WORK TO BE COMPLETED
Copy each of the entries below word for word, keeping every line unchanged.

BEGIN

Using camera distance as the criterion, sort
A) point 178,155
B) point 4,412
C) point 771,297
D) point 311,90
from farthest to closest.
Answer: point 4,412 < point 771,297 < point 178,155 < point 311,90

END

THE COMPLETED TASK
Using camera distance as the criterion, sort
A) point 178,155
B) point 4,412
C) point 771,297
D) point 311,90
from farthest to closest.
Answer: point 4,412 < point 771,297 < point 178,155 < point 311,90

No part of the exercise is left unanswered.